When I started my first teaching job at an ECC franchise in Korea, I had no teaching experience and no knowledge of how to effectively manage a class. The school didn't help out much; their only advice was to send bad students to the head teacher to be disciplined. Within a couple of months I'd worked things out with most of my classes, and they were behaving pretty well, but I had one class of twelve Grade Six boys who were immune to anything I did. They'd chatter all class, play with toys, swear at me in Korean, get up and run around the classroom, crawl under tables... they were mostly about as big as I am and I, a 5'2 shy girl, was far, far out of my league. If I gave them extra work, they wouldn't do it. If I tried to send them to the head teacher, they'd go to the bathroom or something and come back five minutes later and lie that they'd gone to the head teacher. I had no idea what to do, so I'd mostly give them worksheets and spend the class going around standing next to each student until he'd finished. A couple of times I just gave up and sat at the front of the class doing nothing for the twenty minutes or whatever it was until class was finished.

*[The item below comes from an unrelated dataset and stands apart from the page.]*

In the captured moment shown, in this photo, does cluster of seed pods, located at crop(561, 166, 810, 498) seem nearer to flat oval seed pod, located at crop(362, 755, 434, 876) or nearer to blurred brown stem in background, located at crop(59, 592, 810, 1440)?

Eventually, six months or so later, the class was split up and given to two different, male, more experienced teachers. Faced with having to do real schoolwork, most of the bad students quit within a couple of months. I've sinced learned how to discipline more effectively, and can now play the mean teacher when I have to.
I can remember once, during zero block (first block of the day used for extra lessons or self-study), seeing one homeroom teacher bringing two third-year high school (M6) students - 18-years-old - back to their classroom because he found them doddling around some other part of the school. He had each one by the wrist and was hauling them along like as if they were 4-year-olds who might run away. It's hard to imagine a more ridiculous sight at *high* school. It seems as though nothing's too infantile over here.